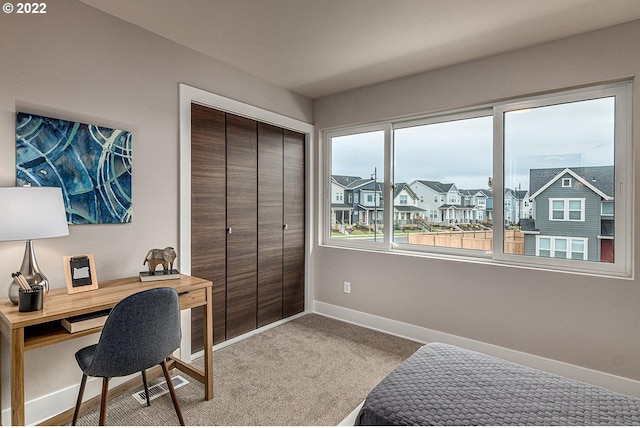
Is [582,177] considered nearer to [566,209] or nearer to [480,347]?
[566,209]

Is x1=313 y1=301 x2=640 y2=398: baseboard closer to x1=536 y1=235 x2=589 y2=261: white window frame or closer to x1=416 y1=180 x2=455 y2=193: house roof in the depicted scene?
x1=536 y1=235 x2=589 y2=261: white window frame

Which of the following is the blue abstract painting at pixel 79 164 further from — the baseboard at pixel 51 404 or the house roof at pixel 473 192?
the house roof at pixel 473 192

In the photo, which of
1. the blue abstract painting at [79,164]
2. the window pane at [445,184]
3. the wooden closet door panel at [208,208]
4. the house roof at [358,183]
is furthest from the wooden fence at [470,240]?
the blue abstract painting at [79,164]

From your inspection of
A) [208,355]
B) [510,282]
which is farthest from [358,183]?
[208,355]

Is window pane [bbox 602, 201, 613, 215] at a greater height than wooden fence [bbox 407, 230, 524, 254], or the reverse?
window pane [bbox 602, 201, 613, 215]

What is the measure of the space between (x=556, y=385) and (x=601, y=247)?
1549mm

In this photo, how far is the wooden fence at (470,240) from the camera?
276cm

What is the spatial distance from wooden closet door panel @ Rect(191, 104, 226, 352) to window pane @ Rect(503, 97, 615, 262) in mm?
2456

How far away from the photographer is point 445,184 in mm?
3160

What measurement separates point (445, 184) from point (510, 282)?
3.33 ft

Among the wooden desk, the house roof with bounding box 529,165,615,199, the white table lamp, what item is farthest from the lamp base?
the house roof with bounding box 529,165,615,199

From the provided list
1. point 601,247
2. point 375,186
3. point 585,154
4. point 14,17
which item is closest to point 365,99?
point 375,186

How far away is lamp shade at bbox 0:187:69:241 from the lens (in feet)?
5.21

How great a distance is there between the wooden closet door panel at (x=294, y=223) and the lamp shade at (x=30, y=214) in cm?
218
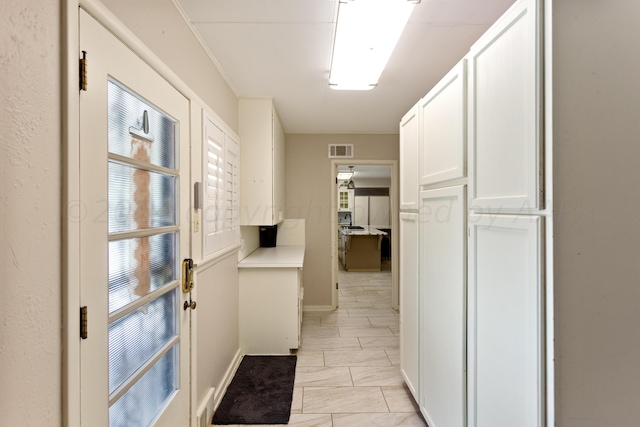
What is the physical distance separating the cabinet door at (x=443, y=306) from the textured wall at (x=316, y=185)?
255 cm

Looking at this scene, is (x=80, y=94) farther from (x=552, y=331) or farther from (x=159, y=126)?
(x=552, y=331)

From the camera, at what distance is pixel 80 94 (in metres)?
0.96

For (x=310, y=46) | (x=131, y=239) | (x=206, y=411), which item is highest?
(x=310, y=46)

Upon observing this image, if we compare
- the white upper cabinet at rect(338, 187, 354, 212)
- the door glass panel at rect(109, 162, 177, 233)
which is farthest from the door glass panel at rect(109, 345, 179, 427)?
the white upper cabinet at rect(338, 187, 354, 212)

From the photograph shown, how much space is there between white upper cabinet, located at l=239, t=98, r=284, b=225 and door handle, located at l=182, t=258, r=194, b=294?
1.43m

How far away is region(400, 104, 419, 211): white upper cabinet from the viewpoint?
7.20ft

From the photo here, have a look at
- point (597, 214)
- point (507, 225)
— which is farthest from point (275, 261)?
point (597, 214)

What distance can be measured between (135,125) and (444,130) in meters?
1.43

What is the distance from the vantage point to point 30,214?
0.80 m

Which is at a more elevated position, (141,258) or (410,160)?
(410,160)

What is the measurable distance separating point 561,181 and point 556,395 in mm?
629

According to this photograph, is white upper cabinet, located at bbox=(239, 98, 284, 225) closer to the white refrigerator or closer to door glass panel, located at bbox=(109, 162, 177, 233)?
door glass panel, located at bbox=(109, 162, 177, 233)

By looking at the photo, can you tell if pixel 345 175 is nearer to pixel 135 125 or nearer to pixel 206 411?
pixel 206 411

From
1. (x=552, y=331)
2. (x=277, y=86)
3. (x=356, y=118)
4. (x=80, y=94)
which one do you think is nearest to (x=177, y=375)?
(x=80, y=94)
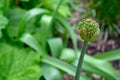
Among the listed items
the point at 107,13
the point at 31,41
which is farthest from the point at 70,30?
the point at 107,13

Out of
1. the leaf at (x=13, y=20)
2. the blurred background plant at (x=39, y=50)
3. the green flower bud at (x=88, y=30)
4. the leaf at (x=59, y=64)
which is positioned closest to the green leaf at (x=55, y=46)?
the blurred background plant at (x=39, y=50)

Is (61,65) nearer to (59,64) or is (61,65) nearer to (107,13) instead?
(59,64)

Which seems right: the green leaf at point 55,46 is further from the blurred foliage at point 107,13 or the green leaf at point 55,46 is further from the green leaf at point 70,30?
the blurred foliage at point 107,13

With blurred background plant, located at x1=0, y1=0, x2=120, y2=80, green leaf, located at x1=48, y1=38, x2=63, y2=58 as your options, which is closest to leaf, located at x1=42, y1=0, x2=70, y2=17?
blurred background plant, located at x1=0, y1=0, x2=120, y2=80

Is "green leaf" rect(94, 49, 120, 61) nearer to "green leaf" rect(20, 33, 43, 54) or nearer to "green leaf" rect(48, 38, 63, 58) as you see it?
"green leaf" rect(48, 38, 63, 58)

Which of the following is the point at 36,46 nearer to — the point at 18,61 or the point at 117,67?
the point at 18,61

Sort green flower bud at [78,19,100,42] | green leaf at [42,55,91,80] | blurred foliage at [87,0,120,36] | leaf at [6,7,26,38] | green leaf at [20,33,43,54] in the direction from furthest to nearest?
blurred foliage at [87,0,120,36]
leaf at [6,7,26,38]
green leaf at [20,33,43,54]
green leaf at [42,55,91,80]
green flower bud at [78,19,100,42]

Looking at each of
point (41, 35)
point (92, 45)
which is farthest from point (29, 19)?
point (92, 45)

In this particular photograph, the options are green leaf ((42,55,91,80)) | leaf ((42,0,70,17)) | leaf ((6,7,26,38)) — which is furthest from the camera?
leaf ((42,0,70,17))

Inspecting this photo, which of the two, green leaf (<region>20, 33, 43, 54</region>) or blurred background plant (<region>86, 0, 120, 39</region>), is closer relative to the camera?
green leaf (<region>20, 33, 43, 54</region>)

- **WORK TO COMPLETE**
Every line from the line containing "Sort green flower" to the last line of the material above must be repeated exactly, and no other line.

- **RESULT OF THE TASK**
Sort green flower bud at [78,19,100,42] | green leaf at [42,55,91,80] | blurred foliage at [87,0,120,36] | leaf at [6,7,26,38] | green leaf at [20,33,43,54] in the direction from furthest to nearest?
blurred foliage at [87,0,120,36]
leaf at [6,7,26,38]
green leaf at [20,33,43,54]
green leaf at [42,55,91,80]
green flower bud at [78,19,100,42]

Looking at each of
point (41, 35)
point (92, 45)
which is farthest from point (29, 19)?
point (92, 45)

In this particular photograph, the options are green leaf ((42,55,91,80)) | leaf ((42,0,70,17)) | leaf ((6,7,26,38)) — which is furthest from the camera?
leaf ((42,0,70,17))

Inspecting this photo, which of the two, green leaf (<region>20, 33, 43, 54</region>) or blurred background plant (<region>86, 0, 120, 39</region>), is closer relative to the camera?
green leaf (<region>20, 33, 43, 54</region>)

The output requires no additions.